- _Aim_
Reproduce the records below in full and without edits, omitting images.

(Spatial question entries)

◆ ◆ ◆ ◆ ◆ ◆ ◆

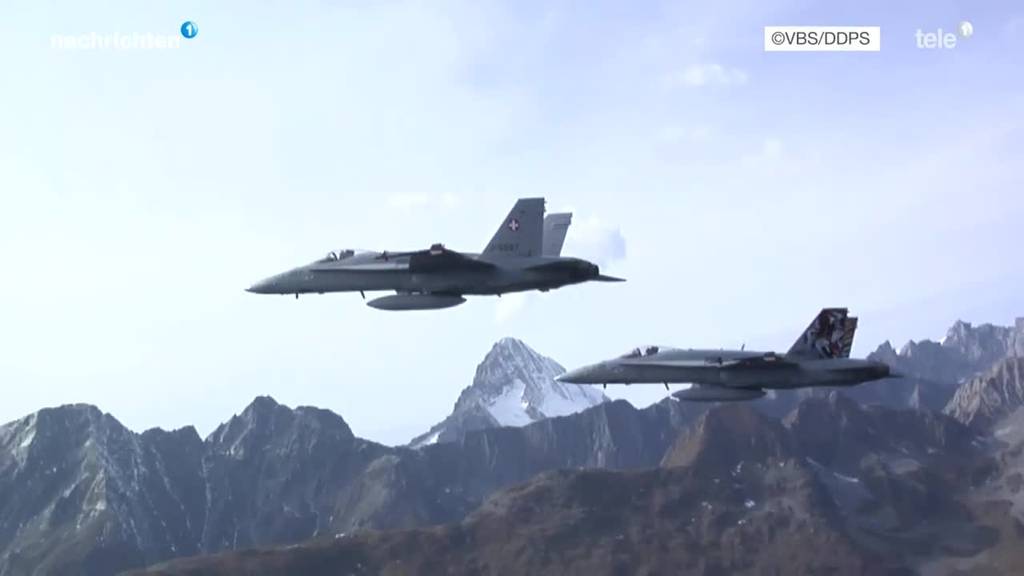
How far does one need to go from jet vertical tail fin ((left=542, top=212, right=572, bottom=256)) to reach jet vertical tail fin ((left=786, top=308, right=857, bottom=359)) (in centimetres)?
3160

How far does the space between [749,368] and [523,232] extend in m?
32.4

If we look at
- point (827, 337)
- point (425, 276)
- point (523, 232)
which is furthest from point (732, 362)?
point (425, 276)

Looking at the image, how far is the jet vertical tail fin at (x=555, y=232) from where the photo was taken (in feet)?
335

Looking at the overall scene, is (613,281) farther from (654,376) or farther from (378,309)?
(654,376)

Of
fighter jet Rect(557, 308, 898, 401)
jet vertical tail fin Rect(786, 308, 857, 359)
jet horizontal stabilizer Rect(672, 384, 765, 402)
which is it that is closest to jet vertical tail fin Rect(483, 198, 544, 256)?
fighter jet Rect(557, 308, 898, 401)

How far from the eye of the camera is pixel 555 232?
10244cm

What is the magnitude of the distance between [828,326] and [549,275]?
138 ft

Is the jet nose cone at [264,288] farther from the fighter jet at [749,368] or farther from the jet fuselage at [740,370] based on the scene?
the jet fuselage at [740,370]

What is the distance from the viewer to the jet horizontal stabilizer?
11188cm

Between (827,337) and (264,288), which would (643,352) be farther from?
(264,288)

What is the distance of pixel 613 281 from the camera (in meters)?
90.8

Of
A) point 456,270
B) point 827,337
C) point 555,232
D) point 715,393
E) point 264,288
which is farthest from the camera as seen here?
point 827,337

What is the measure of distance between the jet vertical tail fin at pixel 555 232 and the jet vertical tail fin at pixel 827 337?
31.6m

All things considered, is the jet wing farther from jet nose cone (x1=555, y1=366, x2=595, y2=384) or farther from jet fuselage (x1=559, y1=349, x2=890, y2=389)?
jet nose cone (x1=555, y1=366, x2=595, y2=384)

◆ ◆ ◆ ◆ ◆ ◆ ◆

- _Solution for this exercise_
How far does one need to go from jet vertical tail fin ((left=542, top=212, right=572, bottom=256)) to reach jet vertical tail fin ((left=786, top=308, right=857, bottom=359)) (in centimetres)?
3160

How far does the space between [749,368] and [523,232] extend in m?
32.4

If we look at
- point (827, 337)
- point (425, 276)
- point (523, 232)
which is furthest from point (732, 362)?
point (425, 276)

Looking at the image, how far is the jet vertical tail fin at (x=555, y=232) from where the photo was taken (in feet)?
335

Looking at the overall scene, is (613,281) farther from (654,376) or farther from (378,309)?
(654,376)

Of
fighter jet Rect(557, 308, 898, 401)
jet vertical tail fin Rect(786, 308, 857, 359)
jet horizontal stabilizer Rect(672, 384, 765, 402)
which is it that is closest to jet vertical tail fin Rect(483, 198, 544, 256)?
fighter jet Rect(557, 308, 898, 401)

How far from the eye of the camera is pixel 555 232?
10244cm

What is the magnitude of the distance between [828,326] and [549,275]?
138 ft

Is the jet nose cone at [264,288] farther from the fighter jet at [749,368] or farther from the jet fuselage at [740,370] based on the scene?
the jet fuselage at [740,370]

What is the distance from the viewer to the jet horizontal stabilizer?
11188cm

Between (827,337) and (264,288), which would (643,352) be farther from?
(264,288)

What is the distance of pixel 613 281 from the camera (in meters)?
90.8

Of
A) point 456,270
B) point 827,337
C) point 555,232
D) point 715,393
E) point 264,288
which is farthest from the camera as seen here?
point 827,337

What is the measure of distance between the jet vertical tail fin at pixel 555 232 and the jet vertical tail fin at pixel 827 337?
31.6m

All things considered, is the jet wing farther from jet nose cone (x1=555, y1=366, x2=595, y2=384) or farther from jet fuselage (x1=559, y1=349, x2=890, y2=389)?
jet nose cone (x1=555, y1=366, x2=595, y2=384)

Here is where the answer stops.